_Text excerpt:_
— BEGIN —

Chaos Engineering as a concept and as a practice has been growing in popularity over the last few years. It was first popularized by Netflix in 2011 and continues to evolve as adoption continues to grow. What was once an operation model only possible for hyperscalers has come within the reach of most organizations with the introduction of enterprise ready offerings, such as Gremlin.
The Emergence of Chaos Engineering
In 2008, Netflix begin making a transition from hosting their own service to utilizing Amazon Web Services (AWS) to host their streaming platform. Coinciding with this initiative was a rearchitecting of the streaming platform to break it into multiple separate but interdependent services and containers that made up the application as it was delivered to end users.
To ensure the stability and availability of this new operation model, Netflix introduced “Chaos Monkey” and the Simian Army suite of tools in 2011. The purpose of which was to intentionally disrupt elements of the platform’s infrastructure to ensure that the network of computers (or “instances” in the case of AWS) responded accordingly and maintained uninterrupted service to Netflix’s customers.
This may seem like a radical and reckless practice to those unfamiliar with the concept and in many cases this is true. Without careful planning and a dedicated team of developers and engineers, most enterprise IT departments would see their own internal chaos engineering initiatives fail. It’s also likely such an initiative would cost the parent organization revenue and damage their reputation in the process should the testing result in prolonged outages.
Additionally, simply pulling the plug on a VM or instance will only exposed problems with a subset of the infrastructure responsible for providing your application to users. What if your network or storage are experiencing latency? What if a DNS misconfiguration results in users being unable to resolve and subsequently reach your application to begin with? Netflix recognized this challenge and developed the entire Simian Army suite of tools on the heels of Chaos Monkey. But, to create and maintain such a large number of utilities is beyond the reach of all but the largest enterprises.
Enter Gremlin
Founded by Kolton Andrus and Matthew Fornaciari, Gremlin is born out of the experiences of engineers from the likes of Netflix and Amazon who were responsible for ensuring the reliability and availability of their employer’s service. Andrus spent significant time working in a reactive operations environment and was searching for a proactive model of testing to provide 4 9’s (99.99%) of availability.
While working in Netflix and Amazon directly, Andrus felt there was a good need in the market for chaos engineering utilities and that everyone who was chasing the microservices application architecture would be a candidate for the Simian Army use case. The pain of being paged in the middle of the night to troubleshoot an outage is all too familiar Andrus. So he and Fornaciai sought to make the same testing capabilities that were being used by Internet giants available to the enterprise, and thus formed Gremlin.

— END —

_Data rows:_
— BEGIN —

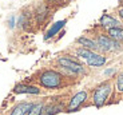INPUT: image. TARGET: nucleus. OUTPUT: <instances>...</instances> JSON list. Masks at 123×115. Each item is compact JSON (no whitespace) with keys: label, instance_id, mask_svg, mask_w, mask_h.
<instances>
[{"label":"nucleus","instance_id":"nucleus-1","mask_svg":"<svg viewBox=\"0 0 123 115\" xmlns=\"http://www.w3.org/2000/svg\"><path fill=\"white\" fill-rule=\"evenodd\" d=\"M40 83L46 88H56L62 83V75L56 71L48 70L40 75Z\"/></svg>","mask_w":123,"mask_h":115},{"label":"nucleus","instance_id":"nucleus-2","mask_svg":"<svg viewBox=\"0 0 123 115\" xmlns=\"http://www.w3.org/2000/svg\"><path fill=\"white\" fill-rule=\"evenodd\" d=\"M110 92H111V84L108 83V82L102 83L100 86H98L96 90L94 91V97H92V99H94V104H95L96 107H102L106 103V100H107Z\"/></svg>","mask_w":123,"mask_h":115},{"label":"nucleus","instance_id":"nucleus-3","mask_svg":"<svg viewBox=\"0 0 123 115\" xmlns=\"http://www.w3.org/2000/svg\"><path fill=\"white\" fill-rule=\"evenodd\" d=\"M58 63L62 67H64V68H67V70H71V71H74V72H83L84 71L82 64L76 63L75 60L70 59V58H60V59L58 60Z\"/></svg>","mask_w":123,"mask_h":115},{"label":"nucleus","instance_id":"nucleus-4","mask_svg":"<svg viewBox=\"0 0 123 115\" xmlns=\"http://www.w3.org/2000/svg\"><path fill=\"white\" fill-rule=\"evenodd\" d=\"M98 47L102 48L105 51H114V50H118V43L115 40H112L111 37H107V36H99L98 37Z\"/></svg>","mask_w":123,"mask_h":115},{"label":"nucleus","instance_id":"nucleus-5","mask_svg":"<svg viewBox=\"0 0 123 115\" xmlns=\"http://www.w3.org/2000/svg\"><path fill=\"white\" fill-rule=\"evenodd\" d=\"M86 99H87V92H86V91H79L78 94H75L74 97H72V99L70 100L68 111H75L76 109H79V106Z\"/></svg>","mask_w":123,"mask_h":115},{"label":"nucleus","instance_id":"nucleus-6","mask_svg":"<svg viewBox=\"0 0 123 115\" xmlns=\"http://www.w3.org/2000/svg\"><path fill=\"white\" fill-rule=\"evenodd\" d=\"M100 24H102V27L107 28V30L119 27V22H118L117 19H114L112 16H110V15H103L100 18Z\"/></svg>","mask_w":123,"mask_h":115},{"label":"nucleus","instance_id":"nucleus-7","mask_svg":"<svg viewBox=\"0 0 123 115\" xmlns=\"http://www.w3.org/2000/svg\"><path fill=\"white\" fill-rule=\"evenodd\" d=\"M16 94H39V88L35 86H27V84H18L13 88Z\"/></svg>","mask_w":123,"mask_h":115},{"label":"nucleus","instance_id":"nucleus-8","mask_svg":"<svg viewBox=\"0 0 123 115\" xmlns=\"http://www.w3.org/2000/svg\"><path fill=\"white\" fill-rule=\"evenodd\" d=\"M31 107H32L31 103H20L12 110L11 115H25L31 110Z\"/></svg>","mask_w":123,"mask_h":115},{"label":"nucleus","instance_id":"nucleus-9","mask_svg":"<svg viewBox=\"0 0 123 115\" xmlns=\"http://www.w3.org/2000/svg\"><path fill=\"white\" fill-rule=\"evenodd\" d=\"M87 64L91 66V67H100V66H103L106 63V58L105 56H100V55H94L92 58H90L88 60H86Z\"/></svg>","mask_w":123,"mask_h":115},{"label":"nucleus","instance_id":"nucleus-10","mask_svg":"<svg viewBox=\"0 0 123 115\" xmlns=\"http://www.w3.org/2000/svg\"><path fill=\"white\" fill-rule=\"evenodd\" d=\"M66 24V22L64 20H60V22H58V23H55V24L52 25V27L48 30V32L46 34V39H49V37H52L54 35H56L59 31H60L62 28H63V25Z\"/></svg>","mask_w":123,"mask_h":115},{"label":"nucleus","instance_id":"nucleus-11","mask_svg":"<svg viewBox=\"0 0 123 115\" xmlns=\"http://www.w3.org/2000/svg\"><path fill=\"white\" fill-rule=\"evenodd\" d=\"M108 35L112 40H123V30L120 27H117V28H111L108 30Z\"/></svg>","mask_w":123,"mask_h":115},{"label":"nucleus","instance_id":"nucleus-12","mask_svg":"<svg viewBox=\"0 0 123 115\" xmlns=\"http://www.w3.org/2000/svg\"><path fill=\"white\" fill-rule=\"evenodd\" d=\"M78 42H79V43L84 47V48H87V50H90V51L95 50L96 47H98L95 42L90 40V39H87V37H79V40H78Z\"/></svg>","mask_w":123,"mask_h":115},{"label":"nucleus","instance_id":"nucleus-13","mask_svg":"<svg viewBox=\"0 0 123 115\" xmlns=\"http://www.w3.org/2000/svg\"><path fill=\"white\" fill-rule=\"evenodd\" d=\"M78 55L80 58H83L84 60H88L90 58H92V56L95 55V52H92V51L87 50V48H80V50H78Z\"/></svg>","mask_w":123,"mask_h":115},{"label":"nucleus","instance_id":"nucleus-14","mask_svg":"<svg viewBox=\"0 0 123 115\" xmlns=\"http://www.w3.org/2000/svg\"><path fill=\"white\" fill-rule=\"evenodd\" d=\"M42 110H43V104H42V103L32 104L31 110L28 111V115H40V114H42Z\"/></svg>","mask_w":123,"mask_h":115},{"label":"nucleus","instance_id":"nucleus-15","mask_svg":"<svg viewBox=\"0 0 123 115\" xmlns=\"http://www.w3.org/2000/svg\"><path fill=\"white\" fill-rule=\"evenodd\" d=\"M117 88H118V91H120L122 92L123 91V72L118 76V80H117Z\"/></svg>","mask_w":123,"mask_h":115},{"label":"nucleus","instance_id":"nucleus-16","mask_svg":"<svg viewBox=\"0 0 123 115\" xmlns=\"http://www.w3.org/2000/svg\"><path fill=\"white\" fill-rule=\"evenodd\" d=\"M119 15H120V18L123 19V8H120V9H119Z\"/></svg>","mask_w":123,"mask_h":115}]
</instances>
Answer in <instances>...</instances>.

— END —
— BEGIN —

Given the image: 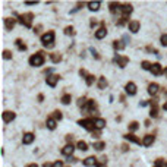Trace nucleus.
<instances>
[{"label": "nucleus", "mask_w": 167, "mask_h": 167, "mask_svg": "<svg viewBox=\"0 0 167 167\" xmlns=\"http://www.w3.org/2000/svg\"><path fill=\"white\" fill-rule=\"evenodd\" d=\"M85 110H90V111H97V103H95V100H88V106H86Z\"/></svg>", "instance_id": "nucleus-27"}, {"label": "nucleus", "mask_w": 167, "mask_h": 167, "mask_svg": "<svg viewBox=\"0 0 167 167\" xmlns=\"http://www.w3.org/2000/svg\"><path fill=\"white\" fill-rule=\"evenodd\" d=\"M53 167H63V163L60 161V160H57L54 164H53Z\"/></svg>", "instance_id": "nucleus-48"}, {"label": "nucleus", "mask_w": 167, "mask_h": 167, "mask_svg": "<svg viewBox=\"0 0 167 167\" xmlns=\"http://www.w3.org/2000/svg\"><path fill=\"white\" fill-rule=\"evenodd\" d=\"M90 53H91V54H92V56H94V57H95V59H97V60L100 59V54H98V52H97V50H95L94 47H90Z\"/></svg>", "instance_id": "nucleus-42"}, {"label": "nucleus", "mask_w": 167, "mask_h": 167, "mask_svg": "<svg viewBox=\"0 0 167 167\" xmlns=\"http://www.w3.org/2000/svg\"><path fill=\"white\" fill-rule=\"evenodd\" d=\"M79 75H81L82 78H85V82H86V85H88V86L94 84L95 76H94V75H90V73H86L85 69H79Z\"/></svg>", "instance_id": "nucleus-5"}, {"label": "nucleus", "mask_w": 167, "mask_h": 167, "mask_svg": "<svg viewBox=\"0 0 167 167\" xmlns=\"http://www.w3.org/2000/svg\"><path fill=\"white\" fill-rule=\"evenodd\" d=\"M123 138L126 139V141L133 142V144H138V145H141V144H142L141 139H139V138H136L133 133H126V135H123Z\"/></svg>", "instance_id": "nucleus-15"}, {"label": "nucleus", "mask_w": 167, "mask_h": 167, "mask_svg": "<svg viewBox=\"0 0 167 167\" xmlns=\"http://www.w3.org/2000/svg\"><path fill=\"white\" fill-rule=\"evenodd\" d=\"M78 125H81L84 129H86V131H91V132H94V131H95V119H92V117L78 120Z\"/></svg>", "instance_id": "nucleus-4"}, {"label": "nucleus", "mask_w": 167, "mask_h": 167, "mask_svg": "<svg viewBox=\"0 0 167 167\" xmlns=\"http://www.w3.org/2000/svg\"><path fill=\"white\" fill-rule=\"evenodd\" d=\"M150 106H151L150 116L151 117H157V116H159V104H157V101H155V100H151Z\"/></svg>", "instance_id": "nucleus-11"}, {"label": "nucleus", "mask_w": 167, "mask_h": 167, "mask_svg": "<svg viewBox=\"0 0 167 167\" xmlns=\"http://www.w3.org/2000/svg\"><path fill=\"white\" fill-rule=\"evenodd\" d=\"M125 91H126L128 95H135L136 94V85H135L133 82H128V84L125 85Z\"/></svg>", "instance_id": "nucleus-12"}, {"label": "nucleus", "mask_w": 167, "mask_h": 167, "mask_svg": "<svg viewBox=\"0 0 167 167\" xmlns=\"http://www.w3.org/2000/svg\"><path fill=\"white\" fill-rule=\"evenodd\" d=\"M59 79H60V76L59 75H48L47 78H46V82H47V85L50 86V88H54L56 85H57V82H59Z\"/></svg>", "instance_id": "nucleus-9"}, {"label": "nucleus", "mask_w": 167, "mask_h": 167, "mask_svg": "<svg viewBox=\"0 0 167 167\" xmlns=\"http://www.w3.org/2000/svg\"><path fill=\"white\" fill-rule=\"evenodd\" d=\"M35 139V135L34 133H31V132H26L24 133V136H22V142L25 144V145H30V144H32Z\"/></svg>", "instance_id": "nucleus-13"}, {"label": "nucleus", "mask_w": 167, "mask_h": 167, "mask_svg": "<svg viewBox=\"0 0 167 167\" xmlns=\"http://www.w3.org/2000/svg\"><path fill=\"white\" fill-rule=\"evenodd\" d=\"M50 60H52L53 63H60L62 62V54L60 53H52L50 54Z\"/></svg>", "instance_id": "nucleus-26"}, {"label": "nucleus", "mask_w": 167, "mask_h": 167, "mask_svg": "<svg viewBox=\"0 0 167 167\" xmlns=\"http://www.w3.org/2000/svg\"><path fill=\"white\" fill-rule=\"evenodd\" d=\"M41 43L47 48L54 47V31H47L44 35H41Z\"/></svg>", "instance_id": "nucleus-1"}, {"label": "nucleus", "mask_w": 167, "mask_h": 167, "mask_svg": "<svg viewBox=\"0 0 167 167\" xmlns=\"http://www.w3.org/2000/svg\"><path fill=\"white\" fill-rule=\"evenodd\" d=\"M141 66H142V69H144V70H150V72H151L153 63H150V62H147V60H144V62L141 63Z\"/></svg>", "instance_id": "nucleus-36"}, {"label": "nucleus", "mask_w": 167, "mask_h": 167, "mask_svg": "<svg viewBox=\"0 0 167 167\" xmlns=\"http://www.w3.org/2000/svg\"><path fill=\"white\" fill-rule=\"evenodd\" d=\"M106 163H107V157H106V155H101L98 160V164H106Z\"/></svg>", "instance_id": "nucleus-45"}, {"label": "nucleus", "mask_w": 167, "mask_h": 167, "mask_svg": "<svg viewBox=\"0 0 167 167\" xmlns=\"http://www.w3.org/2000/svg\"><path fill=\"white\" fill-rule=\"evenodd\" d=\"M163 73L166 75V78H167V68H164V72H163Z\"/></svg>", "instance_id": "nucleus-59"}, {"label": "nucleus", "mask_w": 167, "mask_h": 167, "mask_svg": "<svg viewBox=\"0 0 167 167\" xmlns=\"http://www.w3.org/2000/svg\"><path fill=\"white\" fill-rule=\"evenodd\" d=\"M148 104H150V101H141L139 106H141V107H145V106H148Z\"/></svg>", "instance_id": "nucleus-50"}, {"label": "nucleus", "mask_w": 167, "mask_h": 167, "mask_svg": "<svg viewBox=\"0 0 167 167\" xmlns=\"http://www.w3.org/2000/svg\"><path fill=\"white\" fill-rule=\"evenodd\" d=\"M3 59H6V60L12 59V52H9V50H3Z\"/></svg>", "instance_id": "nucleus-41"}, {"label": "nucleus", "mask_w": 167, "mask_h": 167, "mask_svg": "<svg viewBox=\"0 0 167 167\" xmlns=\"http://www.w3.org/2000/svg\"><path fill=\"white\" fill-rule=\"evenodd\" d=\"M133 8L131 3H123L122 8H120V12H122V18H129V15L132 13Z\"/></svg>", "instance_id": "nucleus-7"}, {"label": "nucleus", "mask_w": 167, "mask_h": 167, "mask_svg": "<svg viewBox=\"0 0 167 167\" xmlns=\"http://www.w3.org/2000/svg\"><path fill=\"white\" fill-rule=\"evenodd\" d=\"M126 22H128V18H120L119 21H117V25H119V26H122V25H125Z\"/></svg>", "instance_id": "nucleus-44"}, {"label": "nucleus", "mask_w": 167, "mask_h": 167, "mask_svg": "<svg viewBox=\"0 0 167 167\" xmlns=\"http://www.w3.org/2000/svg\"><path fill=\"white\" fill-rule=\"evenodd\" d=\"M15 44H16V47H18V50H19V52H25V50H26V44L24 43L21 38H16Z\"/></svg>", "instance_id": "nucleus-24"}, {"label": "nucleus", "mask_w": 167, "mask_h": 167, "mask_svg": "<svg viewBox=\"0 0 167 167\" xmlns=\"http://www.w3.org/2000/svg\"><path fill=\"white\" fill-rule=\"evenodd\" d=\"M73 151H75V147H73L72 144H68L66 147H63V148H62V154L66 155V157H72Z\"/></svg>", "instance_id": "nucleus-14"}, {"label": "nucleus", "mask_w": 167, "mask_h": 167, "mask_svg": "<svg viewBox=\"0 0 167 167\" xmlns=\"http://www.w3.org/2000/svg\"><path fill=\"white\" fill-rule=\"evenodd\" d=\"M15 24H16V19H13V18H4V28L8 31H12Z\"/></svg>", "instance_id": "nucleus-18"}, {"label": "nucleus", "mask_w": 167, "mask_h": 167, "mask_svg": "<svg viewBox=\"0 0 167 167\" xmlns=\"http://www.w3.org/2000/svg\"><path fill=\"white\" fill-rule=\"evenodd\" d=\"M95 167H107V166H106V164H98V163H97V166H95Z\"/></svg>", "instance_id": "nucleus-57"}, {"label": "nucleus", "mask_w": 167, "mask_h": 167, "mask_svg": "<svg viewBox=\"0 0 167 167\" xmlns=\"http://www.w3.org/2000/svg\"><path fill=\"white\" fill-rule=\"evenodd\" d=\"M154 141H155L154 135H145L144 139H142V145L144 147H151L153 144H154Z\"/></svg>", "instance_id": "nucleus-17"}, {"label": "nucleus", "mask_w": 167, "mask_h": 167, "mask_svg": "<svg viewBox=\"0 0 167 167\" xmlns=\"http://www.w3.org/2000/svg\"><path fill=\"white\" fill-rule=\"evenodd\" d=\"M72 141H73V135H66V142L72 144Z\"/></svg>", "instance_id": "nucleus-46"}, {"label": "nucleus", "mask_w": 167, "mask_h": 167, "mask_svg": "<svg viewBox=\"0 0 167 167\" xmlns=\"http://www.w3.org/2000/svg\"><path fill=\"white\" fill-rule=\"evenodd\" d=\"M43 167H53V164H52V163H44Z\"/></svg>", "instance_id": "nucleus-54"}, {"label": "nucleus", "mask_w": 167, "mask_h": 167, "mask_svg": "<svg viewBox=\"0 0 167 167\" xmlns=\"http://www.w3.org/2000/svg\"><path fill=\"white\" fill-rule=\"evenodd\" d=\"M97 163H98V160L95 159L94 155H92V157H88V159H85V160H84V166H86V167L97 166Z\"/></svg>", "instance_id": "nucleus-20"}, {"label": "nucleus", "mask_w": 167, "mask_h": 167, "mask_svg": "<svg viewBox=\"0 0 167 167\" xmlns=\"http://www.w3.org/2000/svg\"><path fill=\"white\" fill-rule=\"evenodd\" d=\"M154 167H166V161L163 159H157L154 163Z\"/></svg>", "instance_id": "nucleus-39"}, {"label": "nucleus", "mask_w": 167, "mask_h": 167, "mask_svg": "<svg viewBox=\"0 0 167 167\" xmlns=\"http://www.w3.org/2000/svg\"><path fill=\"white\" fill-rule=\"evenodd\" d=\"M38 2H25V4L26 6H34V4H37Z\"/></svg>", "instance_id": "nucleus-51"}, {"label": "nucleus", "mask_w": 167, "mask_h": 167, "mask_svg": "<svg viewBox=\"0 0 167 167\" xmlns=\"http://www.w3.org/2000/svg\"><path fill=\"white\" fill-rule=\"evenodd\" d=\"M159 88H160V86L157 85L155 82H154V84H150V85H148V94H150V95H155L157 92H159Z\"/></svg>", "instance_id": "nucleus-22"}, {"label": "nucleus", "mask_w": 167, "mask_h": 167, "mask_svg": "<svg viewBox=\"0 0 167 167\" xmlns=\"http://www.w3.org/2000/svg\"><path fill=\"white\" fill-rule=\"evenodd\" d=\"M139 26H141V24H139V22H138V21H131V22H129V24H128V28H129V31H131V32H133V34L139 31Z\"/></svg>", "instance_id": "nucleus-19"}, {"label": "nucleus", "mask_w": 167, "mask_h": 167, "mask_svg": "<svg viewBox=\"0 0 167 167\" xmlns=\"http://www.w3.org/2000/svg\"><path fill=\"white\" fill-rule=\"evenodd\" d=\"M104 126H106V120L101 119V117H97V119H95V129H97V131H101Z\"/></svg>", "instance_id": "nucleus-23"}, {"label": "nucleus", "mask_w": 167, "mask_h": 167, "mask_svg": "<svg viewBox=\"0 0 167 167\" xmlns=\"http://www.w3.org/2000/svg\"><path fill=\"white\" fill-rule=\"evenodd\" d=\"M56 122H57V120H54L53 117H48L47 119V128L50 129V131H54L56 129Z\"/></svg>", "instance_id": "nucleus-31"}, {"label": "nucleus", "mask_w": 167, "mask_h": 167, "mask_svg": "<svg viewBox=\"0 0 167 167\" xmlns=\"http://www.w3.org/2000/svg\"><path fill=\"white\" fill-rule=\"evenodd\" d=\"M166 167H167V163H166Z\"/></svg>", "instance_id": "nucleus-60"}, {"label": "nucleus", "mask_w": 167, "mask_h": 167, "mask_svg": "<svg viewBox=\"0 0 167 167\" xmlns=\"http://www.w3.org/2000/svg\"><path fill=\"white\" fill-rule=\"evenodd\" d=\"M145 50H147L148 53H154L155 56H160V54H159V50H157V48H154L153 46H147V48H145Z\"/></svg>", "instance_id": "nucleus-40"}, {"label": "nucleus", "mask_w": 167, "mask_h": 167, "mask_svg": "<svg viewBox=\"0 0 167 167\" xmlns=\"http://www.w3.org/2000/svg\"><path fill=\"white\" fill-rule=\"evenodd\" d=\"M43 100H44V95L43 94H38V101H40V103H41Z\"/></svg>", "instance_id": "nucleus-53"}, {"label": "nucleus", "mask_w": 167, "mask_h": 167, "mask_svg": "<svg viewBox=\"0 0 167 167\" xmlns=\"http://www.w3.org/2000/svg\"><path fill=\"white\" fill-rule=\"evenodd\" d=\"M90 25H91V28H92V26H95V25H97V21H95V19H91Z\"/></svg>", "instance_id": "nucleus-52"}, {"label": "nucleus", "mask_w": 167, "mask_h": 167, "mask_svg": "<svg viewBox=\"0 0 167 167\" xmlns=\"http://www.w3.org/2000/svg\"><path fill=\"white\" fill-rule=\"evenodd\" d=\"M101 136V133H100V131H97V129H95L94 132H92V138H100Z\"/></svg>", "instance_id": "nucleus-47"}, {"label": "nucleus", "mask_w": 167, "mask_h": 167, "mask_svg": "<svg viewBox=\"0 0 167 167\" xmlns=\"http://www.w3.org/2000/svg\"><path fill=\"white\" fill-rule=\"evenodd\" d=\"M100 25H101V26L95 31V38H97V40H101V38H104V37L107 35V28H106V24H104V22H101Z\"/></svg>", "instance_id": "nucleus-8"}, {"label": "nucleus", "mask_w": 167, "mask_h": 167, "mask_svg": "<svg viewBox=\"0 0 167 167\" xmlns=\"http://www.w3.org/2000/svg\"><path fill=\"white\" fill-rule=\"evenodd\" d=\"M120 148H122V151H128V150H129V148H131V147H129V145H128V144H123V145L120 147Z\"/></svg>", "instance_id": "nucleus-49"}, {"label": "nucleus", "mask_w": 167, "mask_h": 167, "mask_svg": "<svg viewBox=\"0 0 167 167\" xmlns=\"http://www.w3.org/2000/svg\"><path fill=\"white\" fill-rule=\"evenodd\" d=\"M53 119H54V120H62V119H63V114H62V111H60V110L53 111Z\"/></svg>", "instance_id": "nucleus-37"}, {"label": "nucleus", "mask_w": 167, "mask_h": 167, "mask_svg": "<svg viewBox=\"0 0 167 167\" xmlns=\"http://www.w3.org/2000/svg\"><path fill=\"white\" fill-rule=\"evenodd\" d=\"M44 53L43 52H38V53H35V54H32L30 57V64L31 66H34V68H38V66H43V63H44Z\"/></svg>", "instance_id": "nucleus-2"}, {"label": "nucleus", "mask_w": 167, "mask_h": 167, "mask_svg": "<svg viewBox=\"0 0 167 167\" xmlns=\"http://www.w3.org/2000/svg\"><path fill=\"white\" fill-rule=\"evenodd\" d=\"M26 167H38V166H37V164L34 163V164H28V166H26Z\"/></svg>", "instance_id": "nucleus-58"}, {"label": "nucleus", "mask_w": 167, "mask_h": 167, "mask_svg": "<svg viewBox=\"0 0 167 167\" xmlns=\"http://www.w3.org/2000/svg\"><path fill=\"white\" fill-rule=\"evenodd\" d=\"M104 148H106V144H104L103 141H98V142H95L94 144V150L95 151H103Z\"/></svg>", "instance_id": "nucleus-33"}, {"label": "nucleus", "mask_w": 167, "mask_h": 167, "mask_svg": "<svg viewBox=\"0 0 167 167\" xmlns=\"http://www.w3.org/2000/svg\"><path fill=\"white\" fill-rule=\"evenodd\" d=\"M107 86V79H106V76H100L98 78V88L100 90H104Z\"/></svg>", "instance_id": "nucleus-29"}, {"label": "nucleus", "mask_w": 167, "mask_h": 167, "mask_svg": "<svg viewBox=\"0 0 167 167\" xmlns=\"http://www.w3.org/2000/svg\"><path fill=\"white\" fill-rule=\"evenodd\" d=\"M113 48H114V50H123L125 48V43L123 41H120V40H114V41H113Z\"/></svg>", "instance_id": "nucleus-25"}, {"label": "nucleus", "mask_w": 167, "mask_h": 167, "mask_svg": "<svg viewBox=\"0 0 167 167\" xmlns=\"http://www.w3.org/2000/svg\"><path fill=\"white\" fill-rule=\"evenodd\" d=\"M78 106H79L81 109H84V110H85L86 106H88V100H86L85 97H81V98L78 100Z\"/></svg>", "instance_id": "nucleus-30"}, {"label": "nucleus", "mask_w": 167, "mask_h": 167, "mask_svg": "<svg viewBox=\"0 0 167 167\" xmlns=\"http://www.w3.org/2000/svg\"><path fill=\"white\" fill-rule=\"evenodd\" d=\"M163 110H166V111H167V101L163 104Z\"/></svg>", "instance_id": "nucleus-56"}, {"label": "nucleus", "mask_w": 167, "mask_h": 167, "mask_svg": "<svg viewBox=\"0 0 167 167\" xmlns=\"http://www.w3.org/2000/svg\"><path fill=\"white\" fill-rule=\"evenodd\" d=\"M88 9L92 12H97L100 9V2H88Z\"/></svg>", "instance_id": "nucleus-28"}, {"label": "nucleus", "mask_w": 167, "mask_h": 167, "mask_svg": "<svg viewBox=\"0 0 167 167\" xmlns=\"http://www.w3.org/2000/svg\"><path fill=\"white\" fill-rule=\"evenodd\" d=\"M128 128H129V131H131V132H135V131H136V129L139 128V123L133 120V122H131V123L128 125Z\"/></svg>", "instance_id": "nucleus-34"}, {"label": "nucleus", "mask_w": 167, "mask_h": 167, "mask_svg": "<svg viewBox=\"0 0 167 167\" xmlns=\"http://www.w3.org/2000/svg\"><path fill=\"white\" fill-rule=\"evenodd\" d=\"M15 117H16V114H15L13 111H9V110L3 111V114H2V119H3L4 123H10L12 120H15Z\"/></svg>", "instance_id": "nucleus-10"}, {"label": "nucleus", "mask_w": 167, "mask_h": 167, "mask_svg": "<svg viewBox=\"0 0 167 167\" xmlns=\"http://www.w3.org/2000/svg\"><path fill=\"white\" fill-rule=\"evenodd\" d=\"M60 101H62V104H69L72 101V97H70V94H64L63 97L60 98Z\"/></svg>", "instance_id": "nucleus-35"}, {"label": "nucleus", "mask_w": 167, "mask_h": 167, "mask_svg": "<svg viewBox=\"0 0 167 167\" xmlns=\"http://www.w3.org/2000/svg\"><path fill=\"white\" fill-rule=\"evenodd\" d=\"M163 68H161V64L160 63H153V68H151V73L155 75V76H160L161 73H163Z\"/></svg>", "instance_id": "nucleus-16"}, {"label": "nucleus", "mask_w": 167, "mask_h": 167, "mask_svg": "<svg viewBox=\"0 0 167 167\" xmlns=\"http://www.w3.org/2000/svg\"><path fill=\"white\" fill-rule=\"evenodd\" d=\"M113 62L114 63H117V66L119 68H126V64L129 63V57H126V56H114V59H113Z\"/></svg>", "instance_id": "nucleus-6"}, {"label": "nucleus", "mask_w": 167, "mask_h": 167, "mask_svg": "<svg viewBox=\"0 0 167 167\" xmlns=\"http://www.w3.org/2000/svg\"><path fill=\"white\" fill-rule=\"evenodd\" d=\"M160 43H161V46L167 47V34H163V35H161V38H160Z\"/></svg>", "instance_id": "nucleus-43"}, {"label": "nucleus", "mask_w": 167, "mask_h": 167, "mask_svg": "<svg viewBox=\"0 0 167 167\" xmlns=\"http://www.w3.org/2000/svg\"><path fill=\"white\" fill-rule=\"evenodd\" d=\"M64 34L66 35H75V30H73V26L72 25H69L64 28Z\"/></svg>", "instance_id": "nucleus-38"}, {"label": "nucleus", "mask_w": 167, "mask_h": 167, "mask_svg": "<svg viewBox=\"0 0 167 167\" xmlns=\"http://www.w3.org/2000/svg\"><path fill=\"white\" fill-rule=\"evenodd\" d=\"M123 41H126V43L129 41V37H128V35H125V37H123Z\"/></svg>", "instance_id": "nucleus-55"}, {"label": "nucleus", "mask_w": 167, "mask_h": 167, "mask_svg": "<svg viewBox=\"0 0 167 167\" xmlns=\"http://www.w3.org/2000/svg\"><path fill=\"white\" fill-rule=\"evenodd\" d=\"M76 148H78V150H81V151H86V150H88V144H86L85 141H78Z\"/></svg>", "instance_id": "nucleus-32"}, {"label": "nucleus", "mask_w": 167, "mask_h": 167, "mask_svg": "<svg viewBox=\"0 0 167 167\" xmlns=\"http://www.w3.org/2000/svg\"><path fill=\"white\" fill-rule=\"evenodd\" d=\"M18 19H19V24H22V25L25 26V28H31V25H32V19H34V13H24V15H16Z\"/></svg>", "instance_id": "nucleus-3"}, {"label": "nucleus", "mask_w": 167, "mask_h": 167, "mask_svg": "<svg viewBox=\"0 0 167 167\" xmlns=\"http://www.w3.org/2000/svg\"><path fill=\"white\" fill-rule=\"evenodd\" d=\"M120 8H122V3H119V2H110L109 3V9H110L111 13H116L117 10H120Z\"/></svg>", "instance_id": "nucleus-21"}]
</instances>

— END —

_Stated problem:_
Condense the paragraph of the chaos engineering text that opens with "This may seem like a radical" into a short bulleted list that keeps its main facts.

_Written solution:_
- To people unfamiliar with it, chaos engineering can seem radical and reckless, and in many cases it is.
- Without careful planning and a dedicated team of developers and engineers, most enterprise IT departments would see their own chaos engineering efforts fail.
- If testing caused prolonged outages, the parent organization would likely lose revenue and suffer reputational damage.